With CDF, downstream teams can consume row-level inserts, updates, and deletes without rescanning entire tables. Soft deletes are captured in subsequent syncs, while hard deletes—and rare recycle bin purge timing edge cases—may require a full refresh. For notoriously difficult formula fields (which don't trigger cursor updates), Lakeflow defaults to snapshotting or offers a beta incremental option to prevent silent data drift.

This is where Lakeflow moves beyond “just another connector.” Its managed ingestion pipelines are powered by Lakeflow Spark Declarative Pipelines (formerly Delta Live Tables), giving engineers real operational visibility and control, not just data movement.

  • A practical, visual pipeline UI that shows runs, DAGs, and dataset-level status directly in Databricks
  • Built-in data quality expectations with metrics surfaced in the UI, so quality isn’t an afterthought
  • A dedicated, integrated data quality experience that makes it easier to define, monitor, and enforce thresholds without external tooling

Top 5 reasons stakeholders chose Lakeflow Connect

When evaluating Salesforce ingestion options, stakeholders consistently lean toward Lakeflow Connect for five key reasons:

  1. Zero-code implementation
    Ingest Salesforce data without writing code, bypassing the need to build and maintain complex API integrations.
  2. Out-of-the-box incremental updates
    Cursor-based incremental ingestion is the default, removing the need to design and manage incremental logic manually.
  3. Reduced operational blast radius
    Serverless execution eliminates the need to manage, provision, or troubleshoot ingestion clusters.
  4. End-to-end incremental architecture
    With Delta CDF enabled automatically, downstream Silver and Gold transformations become incremental by default.
  5. Native Unity Catalog governance
    Connections and pipelines are fully managed by Unity Catalog, enabling instant access control, auditing, and reuse across pipelines.

Why general ETL tools fall behind

Most traditional Extract Transform and Load (ETL) tools are effective at extracting Salesforce, but they typically stop at “copy.” The burden of implementing CDC still falls on engineering teams.

This includes:

  • Maintaining watermarks and state tracking
  • Building replay and recovery logic
  • Implementing MERGE/upsert/delete handling

Additionally, edge cases—such as formula fields and delete timing—can result in pipelines that appear successful while data quietly drifts out of sync.

The verdict

If your goal is to keep Salesforce data fresh in the Lakehouse without building CDC code and logic from scratch, Databricks Lakeflow Connect is the most efficient path.

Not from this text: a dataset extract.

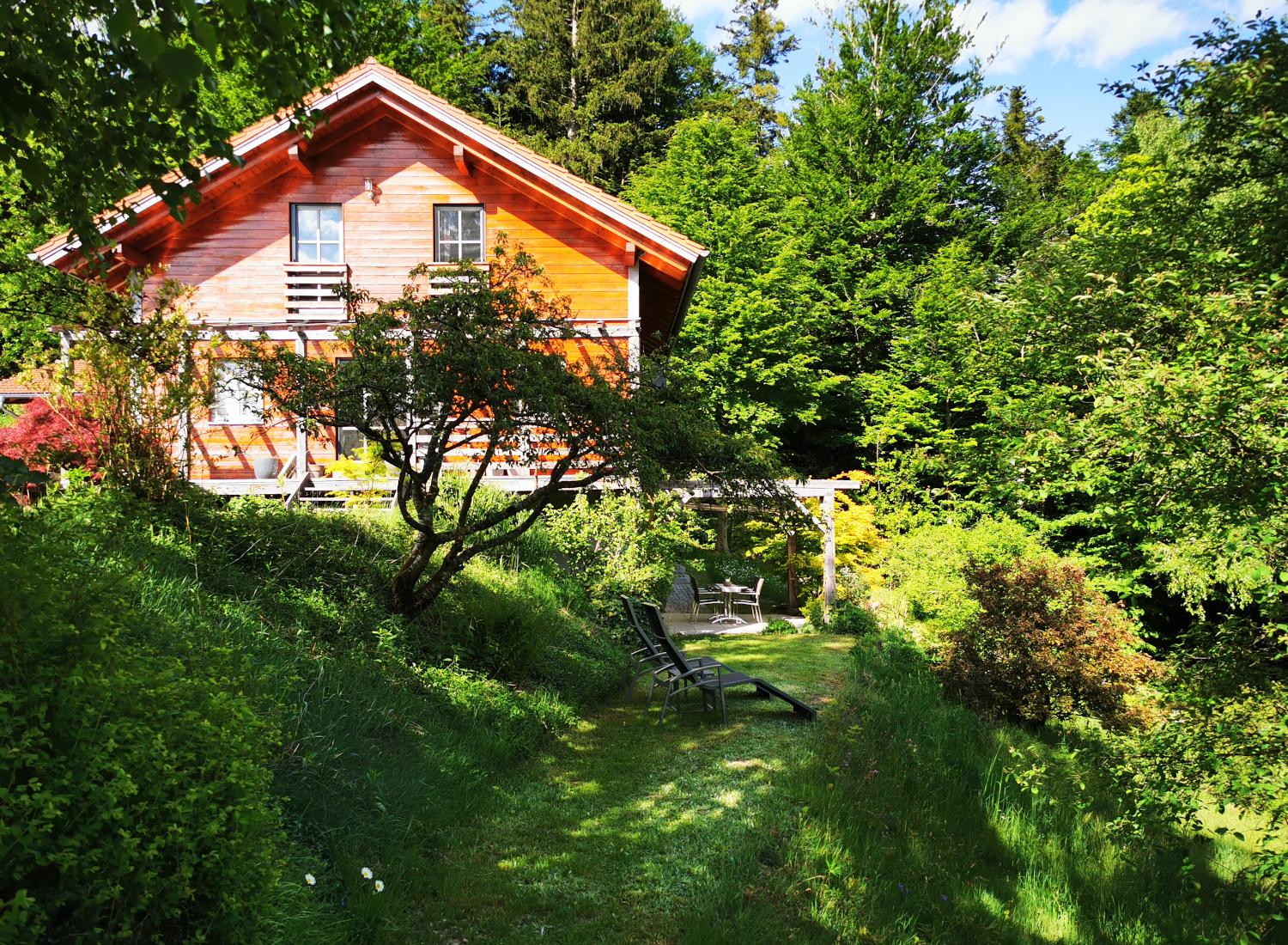 Maison nature à Waldkirchen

It doesn’t just move data. It elevates “change” to a first-class output. Incremental loads land in Delta tables already optimized for downstream incremental processing via Delta Change Data Feed, with governance and access control handled natively through Unity Catalog.

Lakeflow Connect is the clear choice when Databricks is your destination and you want the shortest path from Salesforce changes to reliable, incremental Lakehouse tables.

Other ETL tools can move the data. Lakeflow Connect makes it scalable, fast, governable, and incremental by design.